Rachel Weisz is the mysterious, sexy model gracing the cover of Harper's as you can see her here in black velvet. And this is what she was quoted as saying in the magazine interview:
“It should be banned for actors, as steroids are for sportsmen,” the Oscar-winning actress says of Botox. “Acting is all about expression; why would you want to iron out a frown?” As for fashion, Rachel says, “I love the way girls in London dress; it’s so different to the American ‘blow-dry and immaculate grooming’ thing.”
Tongues are wagging that the lovely actress was photoshopped like crazy, here for the magazine cover. Her waist and all-over silhouette appear much tinier. Which brings catty remarks from some women as to, how is Botox bad, but photoshopping is not? Why didn't she demand the editors keep her figure curvier, as we all know Rachel is blessed with?
Good point. It's okay not to use Botox. Actress Jennifer Aniston, who recently turned 40, claims that she, too, will not use the stuff. But to declare that a few needle pricks of Botox should be banned for all actors, is quite silly and bizarre.
Botox is not invasive surgery. It's not a facelift. It is a cosmetic procedure, one that most doctors would consider mild. It is known as an injectable. And Botox temporarily paralyzes muscles so that you can't make frowning expressions. As a result, wrinkles appear softer. Forehead lines, crow's feet, and frown lines all disappear, more or less, for about 3-4 months.
Sure, some people go overboard, where it seems almost mannequin-like. You can't readily tell if the person is happy, angry, or any emotion in between. But most women and men who receive Botox injections subtley erase deep frowns and look healthier and rested.
Botox has also been used under the arms to stop excessive sweating, and has been used for many years prior to its cosmetic value, as treatment for a number of neurological disorders.
Botox is actually a new kid on the block. It's only been 7 years since the FDA approved the injectable for cosmetic purposes.
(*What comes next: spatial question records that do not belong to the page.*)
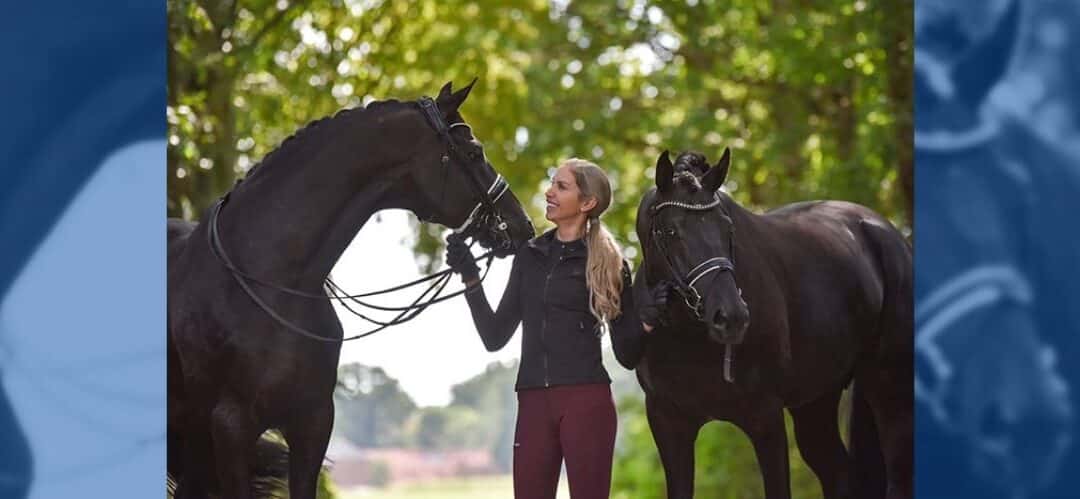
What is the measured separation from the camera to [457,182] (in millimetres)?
5402

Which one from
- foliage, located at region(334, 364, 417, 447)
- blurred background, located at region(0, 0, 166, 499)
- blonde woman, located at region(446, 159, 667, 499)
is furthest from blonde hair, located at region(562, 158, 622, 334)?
foliage, located at region(334, 364, 417, 447)

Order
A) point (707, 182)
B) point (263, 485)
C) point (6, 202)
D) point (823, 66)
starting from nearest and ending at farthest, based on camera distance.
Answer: point (6, 202) < point (707, 182) < point (263, 485) < point (823, 66)

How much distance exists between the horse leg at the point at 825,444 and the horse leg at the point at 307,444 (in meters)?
2.08

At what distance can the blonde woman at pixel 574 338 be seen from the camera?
520cm

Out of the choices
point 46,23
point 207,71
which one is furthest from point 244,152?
point 46,23

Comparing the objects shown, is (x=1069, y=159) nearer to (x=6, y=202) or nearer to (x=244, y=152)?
(x=6, y=202)

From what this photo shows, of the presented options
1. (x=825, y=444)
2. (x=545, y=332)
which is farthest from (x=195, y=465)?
(x=825, y=444)

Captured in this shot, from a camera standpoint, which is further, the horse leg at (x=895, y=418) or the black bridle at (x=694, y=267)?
the horse leg at (x=895, y=418)

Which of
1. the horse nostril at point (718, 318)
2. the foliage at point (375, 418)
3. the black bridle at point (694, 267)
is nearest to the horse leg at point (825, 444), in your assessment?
the black bridle at point (694, 267)

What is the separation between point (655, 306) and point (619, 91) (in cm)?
1105

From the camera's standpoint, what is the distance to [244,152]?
435 inches

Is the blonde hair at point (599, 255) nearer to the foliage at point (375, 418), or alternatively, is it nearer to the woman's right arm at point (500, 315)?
the woman's right arm at point (500, 315)

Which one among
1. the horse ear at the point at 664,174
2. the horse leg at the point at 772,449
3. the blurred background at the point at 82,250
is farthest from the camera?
the horse leg at the point at 772,449

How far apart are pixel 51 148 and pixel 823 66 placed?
31.1 ft
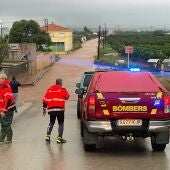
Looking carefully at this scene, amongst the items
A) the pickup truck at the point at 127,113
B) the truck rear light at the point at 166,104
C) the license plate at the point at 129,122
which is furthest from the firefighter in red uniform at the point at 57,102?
the truck rear light at the point at 166,104

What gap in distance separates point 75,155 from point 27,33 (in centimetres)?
9360

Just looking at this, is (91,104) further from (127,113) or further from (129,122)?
(129,122)

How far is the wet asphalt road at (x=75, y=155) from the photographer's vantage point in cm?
1089

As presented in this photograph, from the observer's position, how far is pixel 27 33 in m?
105

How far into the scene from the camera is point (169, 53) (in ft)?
278

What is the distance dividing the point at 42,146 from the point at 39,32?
92551mm

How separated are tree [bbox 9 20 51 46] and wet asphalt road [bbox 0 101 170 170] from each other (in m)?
85.7

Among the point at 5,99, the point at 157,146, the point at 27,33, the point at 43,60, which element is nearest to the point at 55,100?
the point at 5,99

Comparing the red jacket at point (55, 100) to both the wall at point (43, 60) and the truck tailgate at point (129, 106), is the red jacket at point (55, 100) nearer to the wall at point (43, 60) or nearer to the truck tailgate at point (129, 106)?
the truck tailgate at point (129, 106)

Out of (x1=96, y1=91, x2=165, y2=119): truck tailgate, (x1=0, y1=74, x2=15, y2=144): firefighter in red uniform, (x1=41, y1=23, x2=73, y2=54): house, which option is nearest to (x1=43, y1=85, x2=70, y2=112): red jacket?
(x1=0, y1=74, x2=15, y2=144): firefighter in red uniform

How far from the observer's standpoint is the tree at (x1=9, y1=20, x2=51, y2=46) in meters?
101

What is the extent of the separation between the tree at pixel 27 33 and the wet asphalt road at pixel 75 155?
8569cm

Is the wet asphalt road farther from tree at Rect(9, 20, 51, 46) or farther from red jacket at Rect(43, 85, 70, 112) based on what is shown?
tree at Rect(9, 20, 51, 46)

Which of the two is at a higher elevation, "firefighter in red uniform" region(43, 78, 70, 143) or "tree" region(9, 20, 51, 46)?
"firefighter in red uniform" region(43, 78, 70, 143)
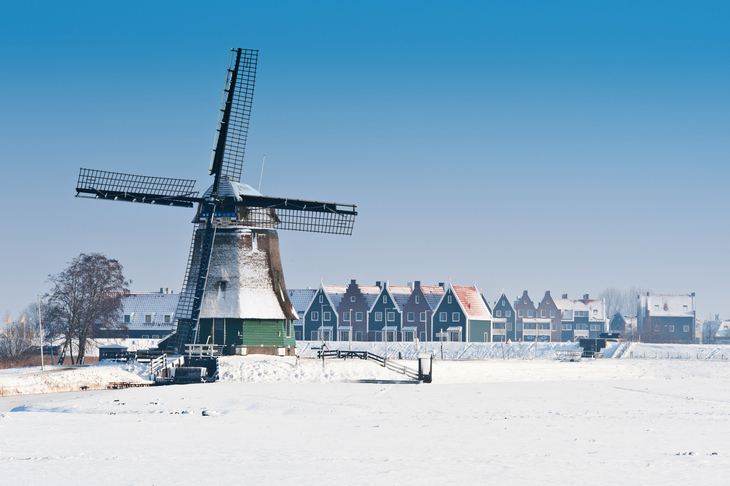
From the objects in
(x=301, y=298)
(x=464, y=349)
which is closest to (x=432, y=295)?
(x=464, y=349)

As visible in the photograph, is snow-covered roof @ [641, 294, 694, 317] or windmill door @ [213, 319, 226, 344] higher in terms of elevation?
snow-covered roof @ [641, 294, 694, 317]

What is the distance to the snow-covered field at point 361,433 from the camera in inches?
707

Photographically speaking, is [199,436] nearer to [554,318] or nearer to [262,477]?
[262,477]

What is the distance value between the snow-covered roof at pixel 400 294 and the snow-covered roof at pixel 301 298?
9387 millimetres

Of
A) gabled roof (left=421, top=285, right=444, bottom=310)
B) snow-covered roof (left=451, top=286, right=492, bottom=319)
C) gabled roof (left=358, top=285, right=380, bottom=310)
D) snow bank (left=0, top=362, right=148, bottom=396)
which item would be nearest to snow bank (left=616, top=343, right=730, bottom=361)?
snow-covered roof (left=451, top=286, right=492, bottom=319)

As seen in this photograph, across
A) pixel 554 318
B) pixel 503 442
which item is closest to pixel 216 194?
pixel 503 442

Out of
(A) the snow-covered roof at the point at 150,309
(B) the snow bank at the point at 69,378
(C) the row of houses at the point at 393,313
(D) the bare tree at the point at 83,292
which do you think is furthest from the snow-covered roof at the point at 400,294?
(B) the snow bank at the point at 69,378

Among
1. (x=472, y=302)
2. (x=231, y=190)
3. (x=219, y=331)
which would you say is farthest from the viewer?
(x=472, y=302)

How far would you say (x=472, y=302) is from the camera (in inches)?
→ 3563

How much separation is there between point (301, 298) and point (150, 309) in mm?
17706

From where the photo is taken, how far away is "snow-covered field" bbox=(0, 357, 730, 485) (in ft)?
58.9

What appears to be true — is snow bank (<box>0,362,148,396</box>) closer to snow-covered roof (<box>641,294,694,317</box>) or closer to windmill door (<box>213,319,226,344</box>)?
windmill door (<box>213,319,226,344</box>)

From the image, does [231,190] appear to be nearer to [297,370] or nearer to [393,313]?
[297,370]

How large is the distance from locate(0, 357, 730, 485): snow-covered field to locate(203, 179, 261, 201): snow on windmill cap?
31.9ft
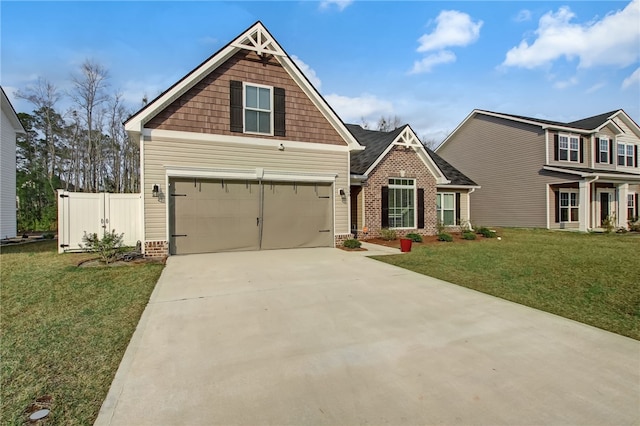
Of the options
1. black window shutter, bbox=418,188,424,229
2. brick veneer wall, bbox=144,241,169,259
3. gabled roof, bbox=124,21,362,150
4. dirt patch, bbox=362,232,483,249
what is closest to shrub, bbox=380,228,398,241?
dirt patch, bbox=362,232,483,249

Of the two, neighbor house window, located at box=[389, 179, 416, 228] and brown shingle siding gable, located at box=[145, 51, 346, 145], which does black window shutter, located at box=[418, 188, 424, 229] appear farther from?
brown shingle siding gable, located at box=[145, 51, 346, 145]

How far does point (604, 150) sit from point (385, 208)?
692 inches

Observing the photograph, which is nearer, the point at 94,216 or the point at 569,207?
the point at 94,216

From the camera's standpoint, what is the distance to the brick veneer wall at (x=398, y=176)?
13.9m

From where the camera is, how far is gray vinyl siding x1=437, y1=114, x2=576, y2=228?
739 inches

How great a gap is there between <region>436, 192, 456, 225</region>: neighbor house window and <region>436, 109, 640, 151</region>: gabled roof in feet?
24.3

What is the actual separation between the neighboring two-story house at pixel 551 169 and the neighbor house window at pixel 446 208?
5.91 meters

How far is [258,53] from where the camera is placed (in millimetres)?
10289

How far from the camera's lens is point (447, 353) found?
3.29 metres

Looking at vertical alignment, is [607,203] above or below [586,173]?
below

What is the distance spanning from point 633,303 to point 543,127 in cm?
1687

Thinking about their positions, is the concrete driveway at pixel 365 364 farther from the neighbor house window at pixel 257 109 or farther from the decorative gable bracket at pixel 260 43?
the decorative gable bracket at pixel 260 43

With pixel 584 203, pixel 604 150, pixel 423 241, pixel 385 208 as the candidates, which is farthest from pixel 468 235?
pixel 604 150

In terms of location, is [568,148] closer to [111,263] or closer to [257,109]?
[257,109]
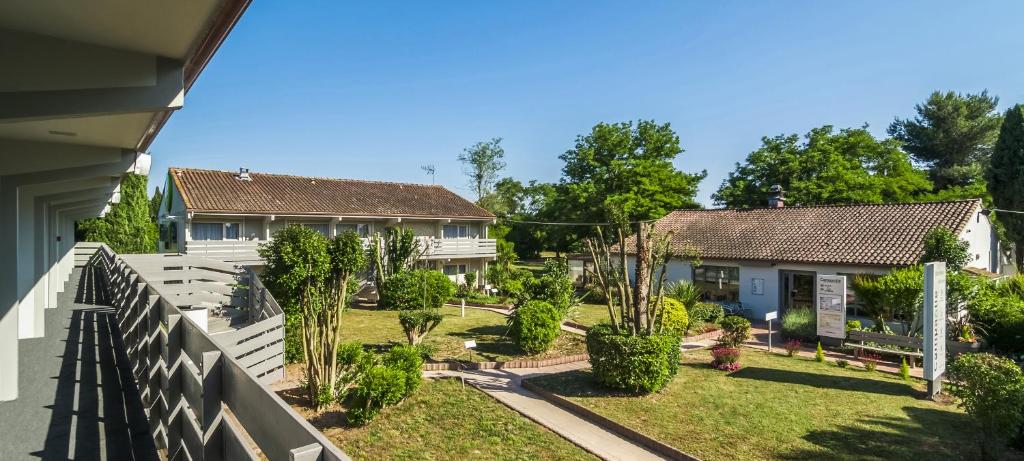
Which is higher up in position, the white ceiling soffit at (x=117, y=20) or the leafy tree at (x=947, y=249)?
the white ceiling soffit at (x=117, y=20)

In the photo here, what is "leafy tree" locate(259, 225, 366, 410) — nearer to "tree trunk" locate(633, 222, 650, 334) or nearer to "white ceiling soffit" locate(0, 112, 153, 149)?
"white ceiling soffit" locate(0, 112, 153, 149)

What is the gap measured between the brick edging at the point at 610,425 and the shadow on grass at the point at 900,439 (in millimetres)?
1584

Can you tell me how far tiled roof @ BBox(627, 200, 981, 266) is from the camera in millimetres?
19062

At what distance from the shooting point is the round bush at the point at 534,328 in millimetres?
14094

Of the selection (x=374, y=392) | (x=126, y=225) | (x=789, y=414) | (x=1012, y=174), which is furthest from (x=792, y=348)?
(x=126, y=225)

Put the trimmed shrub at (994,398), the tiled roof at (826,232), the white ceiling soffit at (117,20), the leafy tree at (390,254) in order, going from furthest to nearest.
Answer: the leafy tree at (390,254) < the tiled roof at (826,232) < the trimmed shrub at (994,398) < the white ceiling soffit at (117,20)

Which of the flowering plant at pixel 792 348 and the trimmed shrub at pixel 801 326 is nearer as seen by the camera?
the flowering plant at pixel 792 348

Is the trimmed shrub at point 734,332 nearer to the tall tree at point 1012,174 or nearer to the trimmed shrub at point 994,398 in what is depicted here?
the trimmed shrub at point 994,398

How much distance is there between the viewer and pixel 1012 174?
28.4m

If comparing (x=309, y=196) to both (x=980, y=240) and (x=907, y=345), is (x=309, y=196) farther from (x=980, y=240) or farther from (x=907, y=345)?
(x=980, y=240)

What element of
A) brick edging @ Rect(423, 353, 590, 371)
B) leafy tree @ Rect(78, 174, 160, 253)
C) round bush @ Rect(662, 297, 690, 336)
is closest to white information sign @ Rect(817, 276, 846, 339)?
round bush @ Rect(662, 297, 690, 336)

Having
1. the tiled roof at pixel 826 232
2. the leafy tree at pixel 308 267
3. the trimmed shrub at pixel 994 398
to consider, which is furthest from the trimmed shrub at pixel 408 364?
the tiled roof at pixel 826 232

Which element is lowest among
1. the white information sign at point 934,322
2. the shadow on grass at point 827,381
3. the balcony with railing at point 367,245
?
the shadow on grass at point 827,381

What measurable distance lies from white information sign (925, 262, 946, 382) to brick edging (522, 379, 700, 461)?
7.02 m
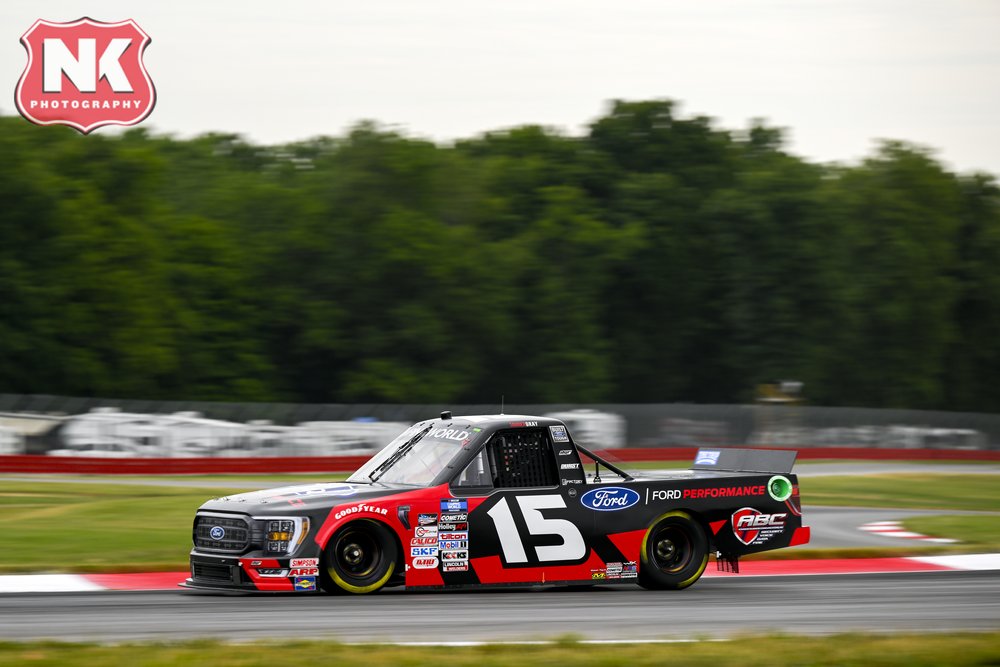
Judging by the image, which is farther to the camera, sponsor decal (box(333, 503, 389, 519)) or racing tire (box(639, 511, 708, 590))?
racing tire (box(639, 511, 708, 590))

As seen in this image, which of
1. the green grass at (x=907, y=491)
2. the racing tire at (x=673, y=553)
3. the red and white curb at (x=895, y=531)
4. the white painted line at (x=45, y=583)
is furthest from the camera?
the green grass at (x=907, y=491)

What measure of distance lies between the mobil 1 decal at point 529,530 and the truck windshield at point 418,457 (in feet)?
Result: 1.81

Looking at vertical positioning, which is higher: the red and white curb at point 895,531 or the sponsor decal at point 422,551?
the sponsor decal at point 422,551

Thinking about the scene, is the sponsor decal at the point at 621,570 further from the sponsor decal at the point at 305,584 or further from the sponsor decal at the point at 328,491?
the sponsor decal at the point at 305,584

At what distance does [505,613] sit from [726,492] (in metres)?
3.02

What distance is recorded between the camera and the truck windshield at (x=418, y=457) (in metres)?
11.4

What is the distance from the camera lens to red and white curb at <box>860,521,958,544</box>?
56.7ft

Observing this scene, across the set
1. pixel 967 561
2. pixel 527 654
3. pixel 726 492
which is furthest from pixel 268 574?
pixel 967 561


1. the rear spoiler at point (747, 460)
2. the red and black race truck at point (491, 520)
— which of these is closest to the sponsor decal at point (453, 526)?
the red and black race truck at point (491, 520)

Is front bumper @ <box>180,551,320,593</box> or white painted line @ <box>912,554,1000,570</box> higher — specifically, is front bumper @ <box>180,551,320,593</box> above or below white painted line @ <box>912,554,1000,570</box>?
above

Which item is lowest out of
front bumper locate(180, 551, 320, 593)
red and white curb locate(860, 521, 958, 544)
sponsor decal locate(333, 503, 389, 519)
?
red and white curb locate(860, 521, 958, 544)

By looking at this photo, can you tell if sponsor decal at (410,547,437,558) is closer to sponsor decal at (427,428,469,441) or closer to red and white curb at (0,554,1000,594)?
sponsor decal at (427,428,469,441)

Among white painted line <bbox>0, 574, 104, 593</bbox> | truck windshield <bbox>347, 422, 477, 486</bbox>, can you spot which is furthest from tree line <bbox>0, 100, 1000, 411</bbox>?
truck windshield <bbox>347, 422, 477, 486</bbox>

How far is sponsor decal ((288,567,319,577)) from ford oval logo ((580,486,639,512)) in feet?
7.89
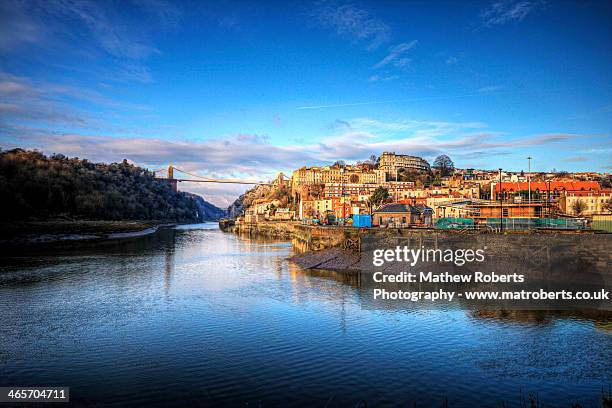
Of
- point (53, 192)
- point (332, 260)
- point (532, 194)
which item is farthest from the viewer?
point (53, 192)

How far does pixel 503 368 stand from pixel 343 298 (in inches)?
486

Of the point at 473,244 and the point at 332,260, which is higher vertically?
the point at 473,244

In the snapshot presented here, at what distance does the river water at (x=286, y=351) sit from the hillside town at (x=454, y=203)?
59.2 ft

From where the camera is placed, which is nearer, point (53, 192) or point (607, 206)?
point (607, 206)

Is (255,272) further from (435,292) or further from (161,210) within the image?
(161,210)

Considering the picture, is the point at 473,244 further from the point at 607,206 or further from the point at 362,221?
the point at 607,206

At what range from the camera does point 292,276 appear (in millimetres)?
35656

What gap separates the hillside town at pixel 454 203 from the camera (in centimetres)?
4037

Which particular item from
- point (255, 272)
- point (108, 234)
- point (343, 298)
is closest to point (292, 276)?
point (255, 272)

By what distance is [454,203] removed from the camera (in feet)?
213

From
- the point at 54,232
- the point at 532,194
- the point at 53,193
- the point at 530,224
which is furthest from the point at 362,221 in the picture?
the point at 53,193

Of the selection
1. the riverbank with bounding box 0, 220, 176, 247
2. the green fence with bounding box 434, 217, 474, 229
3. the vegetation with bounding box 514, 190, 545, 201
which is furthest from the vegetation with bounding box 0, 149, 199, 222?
the vegetation with bounding box 514, 190, 545, 201

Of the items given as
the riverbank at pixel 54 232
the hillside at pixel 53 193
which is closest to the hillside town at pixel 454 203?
the riverbank at pixel 54 232

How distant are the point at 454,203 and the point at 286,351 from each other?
54.3 m
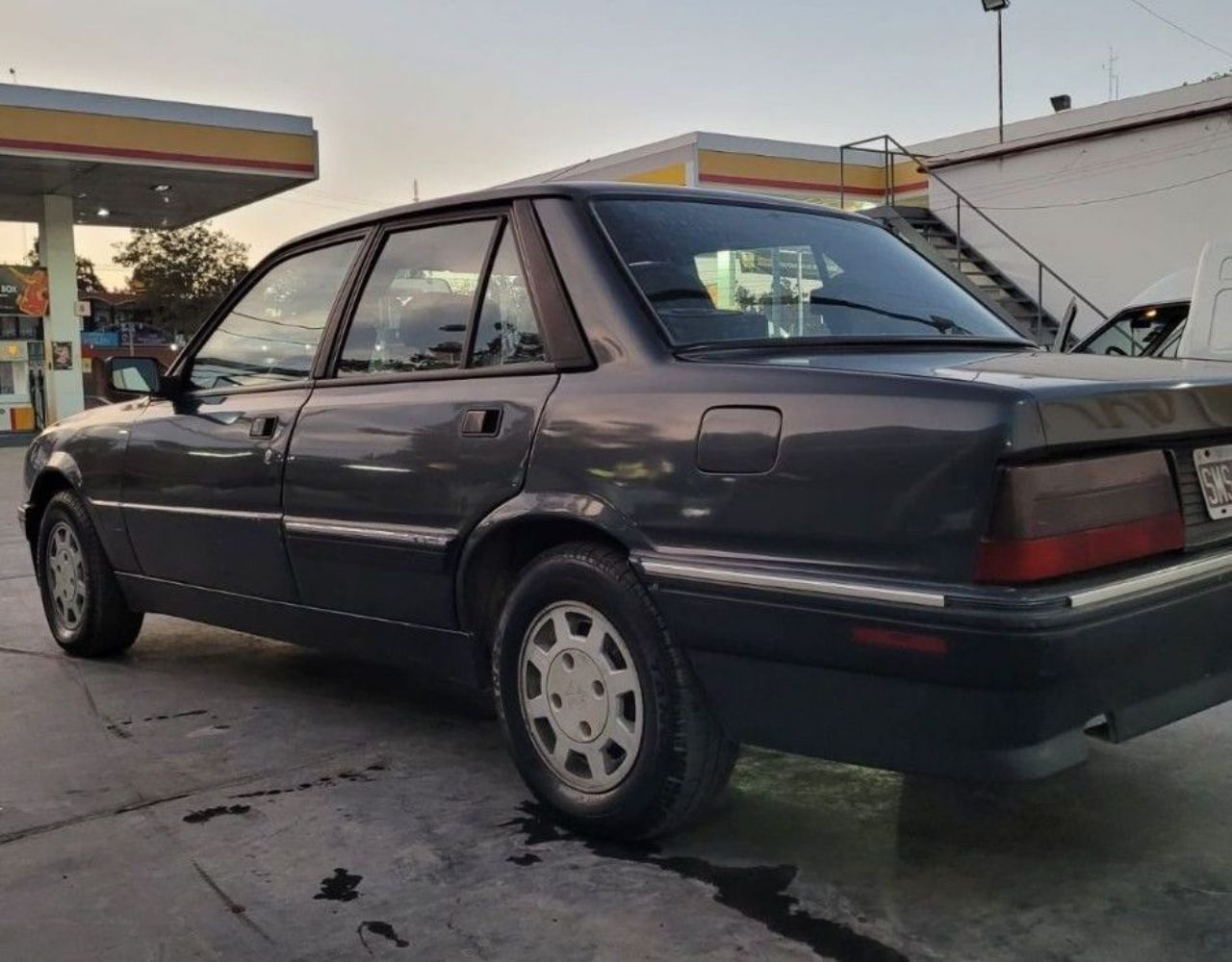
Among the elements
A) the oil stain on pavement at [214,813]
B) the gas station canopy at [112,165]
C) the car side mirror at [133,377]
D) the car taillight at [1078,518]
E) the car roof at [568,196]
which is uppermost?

What we can say, is that Botox is extremely popular and does plenty of good for women and men who want to temporarily erase some of the sun damage and natural aging process. In fact, Botox was the top non-surgical cosmetic procedure in 2008.
We cannot tell actress Rachel Weisz to be quiet and stick to acting. Er, well, of course we could, but we won't. We would like to check back with Ms. Weisz in 10 years when she turns 49, and see if she has changed her mind about this popular injectable, known as big bad Botox.